Started the class well with a Coca-Cola brainstorm. Associations, things they knew about it etc. etc. The usual things came up like it was nice but not good (for you). I did wonder why they had said it was “not good” but assumed it was a simple error meaning “not good FOR YOU”.
I was going too use the Coca Cola text from the book and I'd prepared a nice worksheet to go with it involving True/False, vocab questions and comprehension questions. First I gave out the text which I had photocopied which was to be used first for reading for gist type activities and then more.
I was quite pleased with what I'd prepared. It is a very good unit on introducing the Passive which can be tricky for low level students.
However, soon after giving out there were murmurings in the corner which grew louder and louder.
I carried on. The class is often like this and they often have their own little conversations which are nothing to do with my lesson. It's how they are. But I soon found out these were different.
One of them spoke up. “Teacher I won't do this! I am Muslim and Coca-Cola is from Israel and bad”. He threw it down on the desk. Another joined in also showing his contempt of it and distaste of what I was trying to do.
I did not understand. Then I noticed that there were pictures of Coca-Cola bottles with the writing in different languages, ie, non English alphabet. OOPS, I thought, maybe one of those is Hebrew and yes, for SURE they would object to THAT.
No, it was not that. Well, I did not quite understand what the objection was. But it was a strong one and when that happens here, you just have to abandon what you're trying to do so as not to offend them. That is the way here. If you do something which can offend, then you can find yourself in big trouble.
I had to abandon it. My great lesson on the Passive was destroyed. Quickly I had to think of another way to do it, but by then they had been stirred up enough. Even with my attempted recovery where I used my pen and tried to ask questions like, “Where is it made? Who makes it? Do we know or need to know?”, was rather in vain.
Lesson break time came and I had to know more. Outside in the 'break area' I called over one of the 'objectors' to explain what all this Coca-Cola thing was all about.
He got me to write the words, “Coca Cola”, on a piece of paper. Then he put a line through the “l” in “Cola” and then said to turn the paper over. Read the words “Coca Cola” now backwards, ie, right-to-left as in Arabic, and probably squint a lot and maybe with the stylised way that “Coca Cola” is written. Of course, you have to read it as Arabic script and not just as backwards English letters.
What you get then is, apparently, something in Arabic resembling, “No Mohammad and No Makkah” which is, of course, totally 'HARAM' (forbidden / blasphemous).
So where is the connection with Israel? Well, NOW I need explanation help from the internet.
The association of Coca-Cola and Israel goes back more than 30 years. Not only the Coca Cola company but other big western names too like McDonald's.

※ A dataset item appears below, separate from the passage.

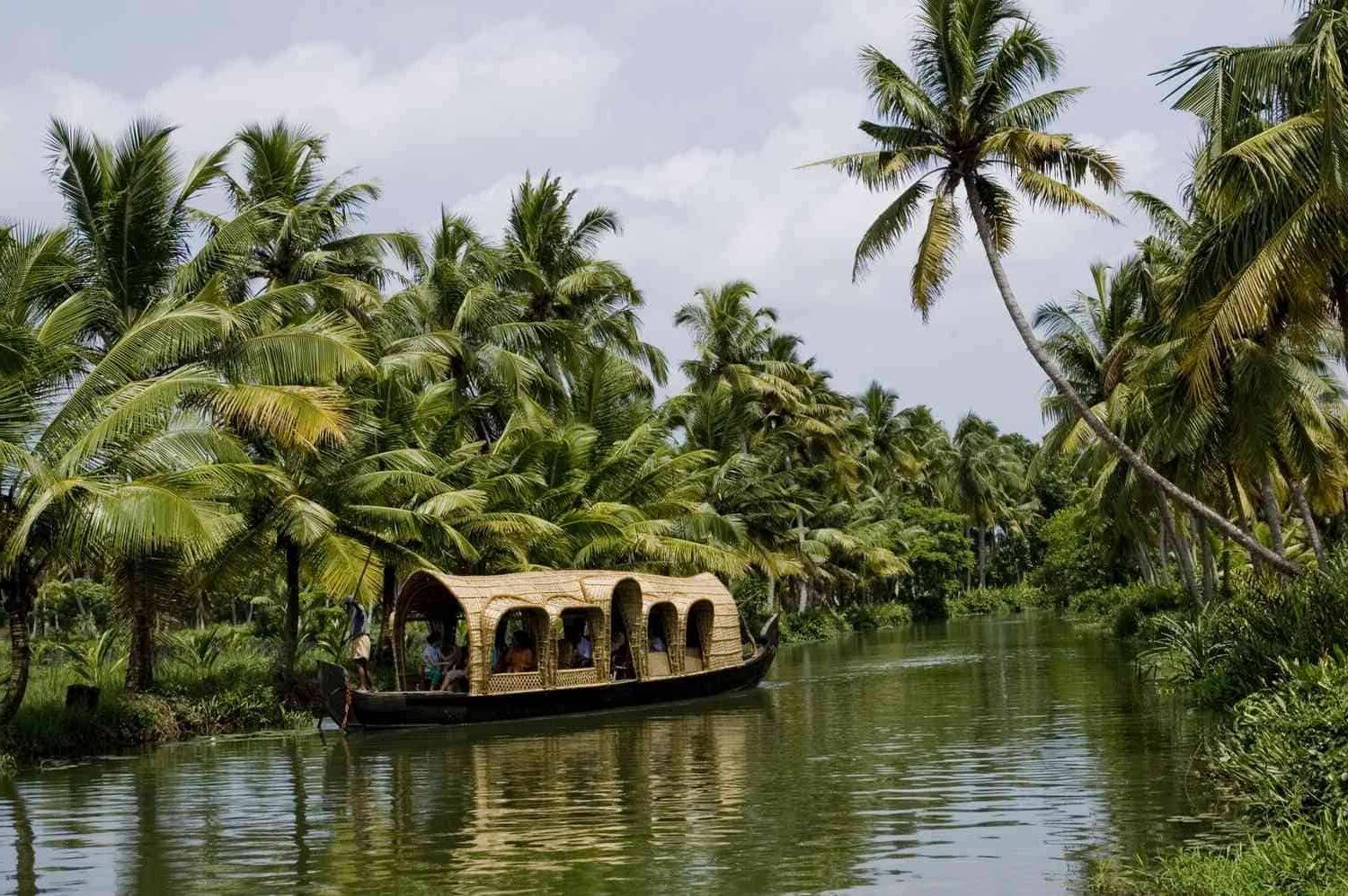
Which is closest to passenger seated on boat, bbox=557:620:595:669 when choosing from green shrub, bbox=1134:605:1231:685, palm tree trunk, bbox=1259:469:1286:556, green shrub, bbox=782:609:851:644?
green shrub, bbox=1134:605:1231:685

Have a look at THIS entry in Wikipedia which gives the basics of Coca-Cola and its problems in the Arab world. Their problems started in the mid-1960's when they opened a bottling plant in Tel-Aviv. Wikipedia goes on to say, “In response, the Arab League boycotted Coca-Cola from August 1968 to May 1991, as part of the economic boycott of Israel."
So that didn't help their image here. And now to the issue of the alleged anti-Islamic messages in the Coca-Cola logo script. For THAT may I refer you to this Coca-Cola article in Snopes.com.
I have also found this forum and one of the forum threads is also about the Coca-Cola backwards Arab script issue. You can read it here but, being a forum, it may well disappear at some time.
So there you go! According to the 'rumour', if you flip over the stylised Coca-Cola logo and kind of move it around a bit, it resembles this most blasphemous of phrases for Arabic speakers.
Interesting. And what is MORE interesting is that you can buy and drink Coca-Cola here quite freely and no need to look over your shoulder for someone cursing you from behind.
And THAT is one of the things that is just SO ODD about being here – the contrast of what you SHOULDN'T do and what, in reality, IS happening. If Coca-Cola so offends them then WHY do they have it here? My students said about it that, yes, they do buy it and drink it but with clenched teeth and, I suppose, a troubled mind.
Food for thought. Or should that be DRINK??